If we start both the gRPC server and our Spring application and navigate to http://localhost:8081/stocks/AMZN in the browser, we will start receiving updated prices for the specified stock.

However, there is an issue with the current implementation. When we close the browser, the gRPC call is not canceled, and the server continues publishing data to it, which can be observed in the server logs. To address this issue, we can use CancellableContext to cancel the call from the client-side, as discussed in the previous article about long-lived streaming.
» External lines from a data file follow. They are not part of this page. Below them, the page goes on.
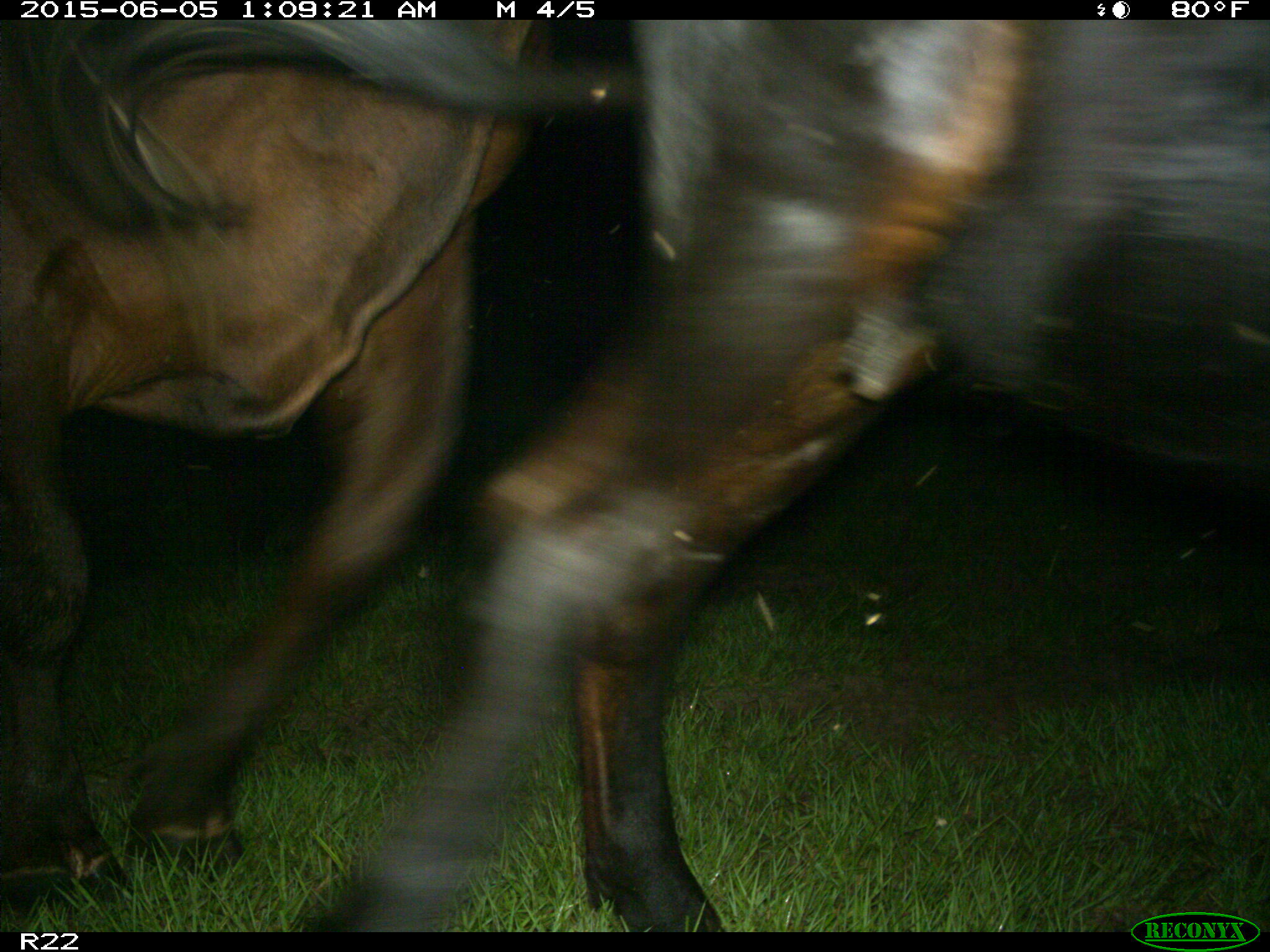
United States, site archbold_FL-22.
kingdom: Animalia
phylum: Chordata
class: Mammalia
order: Artiodactyla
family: Bovidae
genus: Bos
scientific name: Bos taurus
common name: domestic cow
We can implement this cancellation in a callback on Flux termination:

public class StockApplication {

    // ...

    private Flux<StockPrice> getStockPrice(String symbol) {
        var observer = new ReactiveStreamObserver<StockPrice, StockPriceResponse>() {
            @Override
            public StockPrice process(StockPriceResponse value) {
                return new StockPrice(value.getSymbol(), value.getPrice());
            }
        };
        StockPriceRequest request = StockPriceRequest.newBuilder().setSymbol(symbol).build();

        var context = Context.current().fork().withCancellation();
        context.run(() -> stub.getPrice(request, observer));
        return observer.getFlux().doFinally(signalType -> context.cancel(new RuntimeException("Context closed by " + signalType.name())));
    }
}

Now everything works fine, and the gRPC call is canceled when needed.

3. Encapsulating Cancellation Logic

The only issue is that if we have multiple streaming calls, we would need to repeat this cancellation logic for each one. To simplify our code and avoid duplication, we can encapsulate this cancellation logic into our custom observer, by introducing an observe method. This method will accept the request and a BiConsumer representing the RPC we want to execute. The observe method will be responsible for creating a cancellable context, executing the call within that context, and returning a Flux with a registered callback for canceling the call:

public abstract class ReactiveStreamObserver<T, S> implements StreamObserver<S> {

    // ...

    public <R> Flux<T> observe(R request, BiConsumer<R, StreamObserver<S>> consumer) {
        var context = Context.current().fork().withCancellation();
        context.run(() -> consumer.accept(request, this));
        return sink.asFlux().doFinally(signalType -> context.cancel(new RuntimeException("Context closed by " + signalType.name())));
    }
}

We can now utilize the observe in all streaming calls, making our code more concise and reusable:

public class StockApplication {

    // ...

    private Flux<StockPrice> getStockPrice(String symbol) {
        var observer = new ReactiveStreamObserver<StockPrice, StockPriceResponse>() {
            @Override
            public StockPrice process(StockPriceResponse value) {
                return new StockPrice(value.getSymbol(), value.getPrice());
            }
        };
        StockPriceRequest request = StockPriceRequest.newBuilder().setSymbol(symbol).build();

        return observer.observe(request, stub::getPrice);
    }
}

4. Conclusion

In this article, we explored the mapping of gRPC streams to an external API that uses reactive streams. By leveraging a custom observer and incorporating cancellation logic, we were able to seamlessly integrate gRPC streaming with Spring WebFlux, enabling the reactive handling of data streams. This approach provides a concise and reusable solution for bridging the gap between gRPC and reactive systems.

Full source code can be found on GitHub.